Ist diese kräftig genug, "wandert" sie bis in eine Höhe von 15 km
hinunter. Bei sehr kräftigen Erwärmungen wird der bereits
beschriebene Polarwirbel zerstört und zerfällt in mehrere Teilwirbel
oder wird weit nach Süden abgedrängt. Die winterlichen Westwinde in
der Troposphäre schwächen sich infolgedessen ab und kehren sich sogar
zu Ostwinden um. Man spricht dann auch von einem "Major Warming".
Dies hat dann sogar Auswirkungen auf unser Wetter.
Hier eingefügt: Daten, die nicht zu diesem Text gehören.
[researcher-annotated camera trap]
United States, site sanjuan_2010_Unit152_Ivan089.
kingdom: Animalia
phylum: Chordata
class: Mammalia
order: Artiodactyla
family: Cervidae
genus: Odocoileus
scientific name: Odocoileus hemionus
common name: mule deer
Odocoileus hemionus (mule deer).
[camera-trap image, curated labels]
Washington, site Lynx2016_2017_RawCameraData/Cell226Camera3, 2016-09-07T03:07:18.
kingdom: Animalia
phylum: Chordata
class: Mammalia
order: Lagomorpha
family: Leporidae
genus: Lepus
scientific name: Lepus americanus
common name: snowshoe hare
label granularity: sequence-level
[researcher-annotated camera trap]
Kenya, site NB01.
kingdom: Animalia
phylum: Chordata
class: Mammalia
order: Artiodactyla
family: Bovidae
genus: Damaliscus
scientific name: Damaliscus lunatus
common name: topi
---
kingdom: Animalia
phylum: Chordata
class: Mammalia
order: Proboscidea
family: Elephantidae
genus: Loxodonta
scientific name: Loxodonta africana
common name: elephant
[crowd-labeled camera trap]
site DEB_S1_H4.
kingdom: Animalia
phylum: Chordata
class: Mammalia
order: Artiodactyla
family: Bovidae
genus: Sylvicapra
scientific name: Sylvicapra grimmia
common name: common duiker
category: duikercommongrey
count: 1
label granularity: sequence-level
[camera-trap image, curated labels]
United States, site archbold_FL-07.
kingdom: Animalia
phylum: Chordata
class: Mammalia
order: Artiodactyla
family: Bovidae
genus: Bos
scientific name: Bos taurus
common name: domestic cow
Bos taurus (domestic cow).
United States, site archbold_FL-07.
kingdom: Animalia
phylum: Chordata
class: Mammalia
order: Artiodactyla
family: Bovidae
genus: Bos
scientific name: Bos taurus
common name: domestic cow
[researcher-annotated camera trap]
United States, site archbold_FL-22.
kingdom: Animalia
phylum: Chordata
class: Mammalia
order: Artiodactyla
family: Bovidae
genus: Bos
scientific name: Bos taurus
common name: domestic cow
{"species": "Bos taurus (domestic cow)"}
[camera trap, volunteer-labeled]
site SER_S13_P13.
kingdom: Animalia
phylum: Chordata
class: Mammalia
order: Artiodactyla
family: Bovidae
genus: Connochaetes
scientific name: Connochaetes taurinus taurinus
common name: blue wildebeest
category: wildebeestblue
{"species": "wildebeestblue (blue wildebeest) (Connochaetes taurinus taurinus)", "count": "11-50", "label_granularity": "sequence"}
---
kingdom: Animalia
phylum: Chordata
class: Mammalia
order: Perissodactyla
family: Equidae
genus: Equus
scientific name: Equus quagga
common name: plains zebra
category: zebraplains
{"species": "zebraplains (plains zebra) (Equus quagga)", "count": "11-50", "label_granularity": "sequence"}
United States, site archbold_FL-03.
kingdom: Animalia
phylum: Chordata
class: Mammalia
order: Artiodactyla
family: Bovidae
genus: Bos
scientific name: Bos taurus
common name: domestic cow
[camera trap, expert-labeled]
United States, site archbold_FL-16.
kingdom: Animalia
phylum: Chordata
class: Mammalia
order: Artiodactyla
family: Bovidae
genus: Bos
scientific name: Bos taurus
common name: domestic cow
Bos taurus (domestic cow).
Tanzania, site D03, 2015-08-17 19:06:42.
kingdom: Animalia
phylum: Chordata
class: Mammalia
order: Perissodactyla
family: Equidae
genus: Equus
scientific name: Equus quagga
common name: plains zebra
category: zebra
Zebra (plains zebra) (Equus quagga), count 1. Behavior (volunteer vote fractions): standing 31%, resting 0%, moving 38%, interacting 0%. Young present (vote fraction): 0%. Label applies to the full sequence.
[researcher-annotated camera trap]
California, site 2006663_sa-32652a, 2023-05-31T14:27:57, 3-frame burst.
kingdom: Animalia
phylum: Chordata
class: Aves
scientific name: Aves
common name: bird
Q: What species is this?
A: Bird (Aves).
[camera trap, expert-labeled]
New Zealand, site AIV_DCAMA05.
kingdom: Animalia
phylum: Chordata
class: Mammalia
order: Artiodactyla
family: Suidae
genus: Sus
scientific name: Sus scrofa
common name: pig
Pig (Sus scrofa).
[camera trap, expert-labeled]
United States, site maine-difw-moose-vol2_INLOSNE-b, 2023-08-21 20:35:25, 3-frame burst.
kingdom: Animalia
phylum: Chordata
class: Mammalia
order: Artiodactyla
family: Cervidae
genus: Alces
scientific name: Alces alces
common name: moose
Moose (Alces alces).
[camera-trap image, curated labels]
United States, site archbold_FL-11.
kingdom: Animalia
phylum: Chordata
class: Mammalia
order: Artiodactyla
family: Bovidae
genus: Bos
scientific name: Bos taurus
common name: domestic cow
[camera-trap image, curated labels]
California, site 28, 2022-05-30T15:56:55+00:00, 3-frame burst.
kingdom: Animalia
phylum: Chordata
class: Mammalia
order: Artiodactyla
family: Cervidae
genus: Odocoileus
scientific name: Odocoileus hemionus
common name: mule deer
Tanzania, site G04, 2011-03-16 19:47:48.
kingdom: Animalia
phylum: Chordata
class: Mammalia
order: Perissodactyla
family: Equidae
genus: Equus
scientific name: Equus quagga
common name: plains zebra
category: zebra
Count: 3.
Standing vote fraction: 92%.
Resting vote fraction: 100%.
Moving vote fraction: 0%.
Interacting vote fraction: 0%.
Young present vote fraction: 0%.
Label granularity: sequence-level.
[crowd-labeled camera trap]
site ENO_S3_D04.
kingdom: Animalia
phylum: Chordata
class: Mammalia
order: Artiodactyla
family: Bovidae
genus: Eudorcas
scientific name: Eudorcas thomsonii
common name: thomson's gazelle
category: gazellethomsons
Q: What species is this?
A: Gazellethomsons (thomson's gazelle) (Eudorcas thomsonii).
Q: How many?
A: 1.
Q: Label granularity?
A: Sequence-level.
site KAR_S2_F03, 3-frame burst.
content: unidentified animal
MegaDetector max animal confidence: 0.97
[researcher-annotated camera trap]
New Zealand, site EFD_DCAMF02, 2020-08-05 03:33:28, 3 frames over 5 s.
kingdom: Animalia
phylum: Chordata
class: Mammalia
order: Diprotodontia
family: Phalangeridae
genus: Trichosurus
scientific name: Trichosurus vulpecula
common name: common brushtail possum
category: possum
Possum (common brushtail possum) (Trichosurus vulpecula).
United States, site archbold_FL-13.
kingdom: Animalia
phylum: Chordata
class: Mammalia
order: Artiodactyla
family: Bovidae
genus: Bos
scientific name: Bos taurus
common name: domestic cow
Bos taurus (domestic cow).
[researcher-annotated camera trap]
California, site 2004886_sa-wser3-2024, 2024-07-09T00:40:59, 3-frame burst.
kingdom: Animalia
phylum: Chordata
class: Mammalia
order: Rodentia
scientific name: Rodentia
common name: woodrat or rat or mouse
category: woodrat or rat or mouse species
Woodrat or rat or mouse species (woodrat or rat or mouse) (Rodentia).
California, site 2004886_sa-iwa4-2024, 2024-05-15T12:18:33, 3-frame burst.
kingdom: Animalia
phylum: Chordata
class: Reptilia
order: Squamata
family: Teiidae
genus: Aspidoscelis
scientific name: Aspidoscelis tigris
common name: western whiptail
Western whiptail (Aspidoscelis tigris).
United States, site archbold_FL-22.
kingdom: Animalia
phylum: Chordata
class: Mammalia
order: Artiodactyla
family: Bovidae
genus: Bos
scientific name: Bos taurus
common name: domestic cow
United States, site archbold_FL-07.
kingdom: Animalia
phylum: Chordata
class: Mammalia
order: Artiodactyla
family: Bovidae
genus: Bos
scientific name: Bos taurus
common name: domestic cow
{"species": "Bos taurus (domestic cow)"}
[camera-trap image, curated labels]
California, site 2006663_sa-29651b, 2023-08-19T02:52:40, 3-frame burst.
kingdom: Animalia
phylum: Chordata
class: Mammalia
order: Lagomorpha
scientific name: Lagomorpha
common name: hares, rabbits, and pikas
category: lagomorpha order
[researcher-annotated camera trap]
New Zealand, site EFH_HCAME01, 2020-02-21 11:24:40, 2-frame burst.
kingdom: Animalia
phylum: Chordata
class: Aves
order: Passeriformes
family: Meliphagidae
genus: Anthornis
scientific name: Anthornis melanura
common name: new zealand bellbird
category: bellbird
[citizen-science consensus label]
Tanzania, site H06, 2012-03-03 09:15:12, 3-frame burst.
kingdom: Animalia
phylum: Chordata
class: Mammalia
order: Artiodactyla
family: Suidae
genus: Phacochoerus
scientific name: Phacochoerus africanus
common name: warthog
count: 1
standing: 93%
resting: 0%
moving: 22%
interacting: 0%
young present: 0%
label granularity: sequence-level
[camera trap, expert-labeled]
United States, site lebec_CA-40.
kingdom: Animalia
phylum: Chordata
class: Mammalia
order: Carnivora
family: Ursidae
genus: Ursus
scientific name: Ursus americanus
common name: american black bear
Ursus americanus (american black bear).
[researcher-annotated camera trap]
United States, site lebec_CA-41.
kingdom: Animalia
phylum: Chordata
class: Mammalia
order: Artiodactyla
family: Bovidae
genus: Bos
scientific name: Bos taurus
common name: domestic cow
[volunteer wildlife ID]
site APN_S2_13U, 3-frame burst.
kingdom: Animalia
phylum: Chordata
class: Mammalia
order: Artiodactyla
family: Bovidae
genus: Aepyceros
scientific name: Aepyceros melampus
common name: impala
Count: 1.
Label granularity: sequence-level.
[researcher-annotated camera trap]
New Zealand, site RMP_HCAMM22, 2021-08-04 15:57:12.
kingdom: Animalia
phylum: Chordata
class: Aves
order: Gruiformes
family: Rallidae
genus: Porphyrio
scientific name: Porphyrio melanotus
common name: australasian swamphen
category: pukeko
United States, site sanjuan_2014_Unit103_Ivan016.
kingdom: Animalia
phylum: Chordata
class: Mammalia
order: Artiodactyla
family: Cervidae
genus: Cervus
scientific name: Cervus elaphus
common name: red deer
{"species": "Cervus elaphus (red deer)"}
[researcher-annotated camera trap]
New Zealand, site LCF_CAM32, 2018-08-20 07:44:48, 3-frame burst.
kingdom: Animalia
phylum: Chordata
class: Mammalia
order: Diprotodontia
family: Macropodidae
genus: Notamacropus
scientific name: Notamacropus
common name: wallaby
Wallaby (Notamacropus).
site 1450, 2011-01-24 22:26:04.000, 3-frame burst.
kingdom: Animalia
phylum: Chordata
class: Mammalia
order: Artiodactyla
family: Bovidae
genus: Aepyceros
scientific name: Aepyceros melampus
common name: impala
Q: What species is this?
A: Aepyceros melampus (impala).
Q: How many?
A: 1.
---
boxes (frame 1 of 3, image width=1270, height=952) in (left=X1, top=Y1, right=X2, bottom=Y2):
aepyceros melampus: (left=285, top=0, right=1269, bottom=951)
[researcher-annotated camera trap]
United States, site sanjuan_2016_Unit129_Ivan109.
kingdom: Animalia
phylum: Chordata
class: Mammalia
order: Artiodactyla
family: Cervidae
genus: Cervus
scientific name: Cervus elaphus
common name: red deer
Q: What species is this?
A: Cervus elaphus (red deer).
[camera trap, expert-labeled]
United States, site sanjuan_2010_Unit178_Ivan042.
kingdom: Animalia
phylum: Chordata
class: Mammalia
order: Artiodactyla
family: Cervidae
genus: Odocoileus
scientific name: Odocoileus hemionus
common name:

In der Troposphäre
schwächt sich der Jetstream (Starkwindband in der oberen Troposphäre
und unteren Stratosphäre) ab. Dadurch stoßen Hochdruckgebiete weit
nach Norden vor und führen an ihrer Westflanke warme Luft in Richtung
Pol. Die normalerweise vorherrschende West-Ost-Zugbahn der
Tiefdruckgebiete wird in Folge dessen unterbrochen, sodass sie mit
Kaltluft aus polaren Breiten weit nach Süden ausscheren können. Diese
Blockade-Wetterlagen sorgen im Winter häufig für längere kältere
Phasen in Mitteleuropa. Einfacher ausgedrückt: Der Druckunterschied
zwischen Islandtief und Azorenhoch wird im Mittel verringert, sodass
sich der Zustrom milder Atlantikluft nach Mitteleuropa häufig
abschwächt. Major Warmings erhöhen also die Chance auf kalte
Witterungsphasen in den mitteleuropäischen Wintern.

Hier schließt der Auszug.